Maybe it's shock. Or maybe the antidepressants I've been on for the last few years (paroxetine) are even better than I think they are . Or, maybe it's the report I read last week about France having the best cancer treatment in the world (along with the United States, but here it's so much more universal). Or gratitude for not being in the U.K. (rated somewhere with the rest of the third world). Or it could be that age has made me into a philosopher. Or. . . damned if I know.
I realise I could die. And it seems better to face that possibility, since we're on the verge of buying land for a house that we intend(ed) to build ourselves. Even if I come out of this alive, I'm obviously not going to be in any shape for housebuilding for a few months, so it had to be discussed. Like, can Nick build the house while I keep him company or should we buy one? If I die, will Nick be better off in the village where he knows people or in Nyons where there are more distractions available? So we discuss it.
But I don't feel bad or sad or scared. I feel like. . . normal. Just get on with it and see what happens. I'm going to die – or not. It will be soon – or not. I don't know a whole helluva lot more than I knew a couple of weeks ago about my mortality, so I don't feel a lot different.
Some of my decisions, of course, have to take an imminent death into consideration; things like, uh, maybe I won't get a new puppy for awhile. On the other hand, the clinic where I currently reside is about 150 meters from a small shopping centre and, since they want me to get out and walk, yesterday I walked to the hypermarket and bought a pretty set of towels (slate blue and mocha; I'm planning on brown for the new bathroom) and new sheets for our new queen-sized bed (which we haven't bought yet). And a T-shirt, 7 pairs of knickers (a sale), and a kitchen timer.
There you have it. The new me and the old me, one and the same.

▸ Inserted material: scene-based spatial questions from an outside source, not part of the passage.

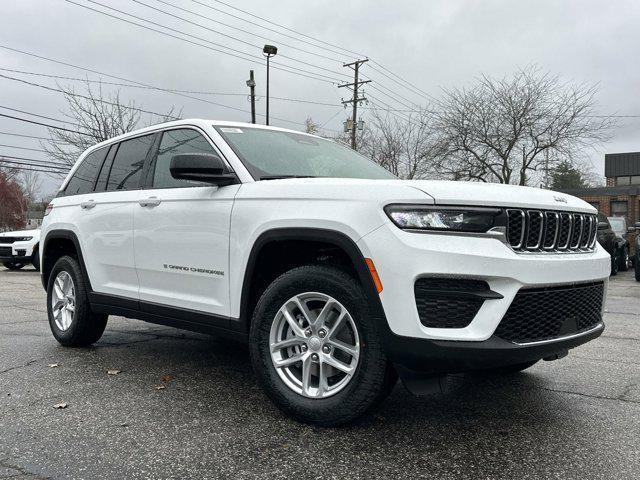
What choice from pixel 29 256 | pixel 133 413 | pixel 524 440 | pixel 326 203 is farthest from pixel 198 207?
pixel 29 256

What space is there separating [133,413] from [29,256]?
560 inches

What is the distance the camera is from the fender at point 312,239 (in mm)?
2719

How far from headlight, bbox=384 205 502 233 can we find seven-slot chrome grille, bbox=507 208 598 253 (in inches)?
5.1

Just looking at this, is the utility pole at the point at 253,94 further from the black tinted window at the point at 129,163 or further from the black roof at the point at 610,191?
the black tinted window at the point at 129,163

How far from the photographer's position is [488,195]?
106 inches

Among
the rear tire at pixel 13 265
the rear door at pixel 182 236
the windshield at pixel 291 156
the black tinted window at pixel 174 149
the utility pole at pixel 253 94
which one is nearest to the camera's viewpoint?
the rear door at pixel 182 236

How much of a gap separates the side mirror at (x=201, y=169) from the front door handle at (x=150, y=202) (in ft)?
2.02

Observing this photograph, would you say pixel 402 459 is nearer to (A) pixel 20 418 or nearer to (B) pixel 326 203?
(B) pixel 326 203

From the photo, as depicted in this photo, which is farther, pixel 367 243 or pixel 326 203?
pixel 326 203

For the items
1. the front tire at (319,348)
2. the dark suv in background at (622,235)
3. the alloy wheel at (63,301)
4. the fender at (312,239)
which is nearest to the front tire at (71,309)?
the alloy wheel at (63,301)

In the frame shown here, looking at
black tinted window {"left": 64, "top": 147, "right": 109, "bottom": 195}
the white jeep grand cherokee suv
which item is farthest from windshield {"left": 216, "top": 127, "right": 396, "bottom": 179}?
black tinted window {"left": 64, "top": 147, "right": 109, "bottom": 195}

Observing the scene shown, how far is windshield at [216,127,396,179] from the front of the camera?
144 inches

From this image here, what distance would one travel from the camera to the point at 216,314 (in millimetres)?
3521

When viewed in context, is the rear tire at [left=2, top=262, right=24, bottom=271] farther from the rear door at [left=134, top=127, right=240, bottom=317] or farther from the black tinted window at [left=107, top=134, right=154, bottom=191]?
the rear door at [left=134, top=127, right=240, bottom=317]
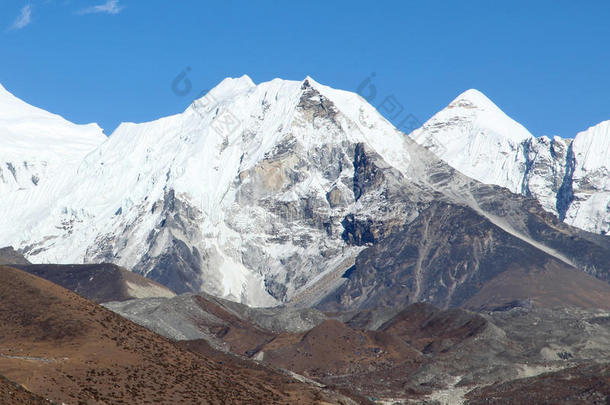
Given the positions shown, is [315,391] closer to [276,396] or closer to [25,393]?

This status report should get rid of some awkward questions, like: what do you say? Answer: the normal things. You can ask questions, too, about my treatment or how I'm feeling physically or whatever you're curious about, just as you would about my thyroid treatment or myriad knee injuries. I don't mind. Shame about the puppy, though.
P.S. Our phone is being transferred to the apartment and we won't have the internet for 10 days. The next time you hear from me will be from the hotel/restaurant/bar up the road where they've just installed wifi.
Saturday, 2 August 2008
Yayyyyyy! We're signing the papers for the land on September 1.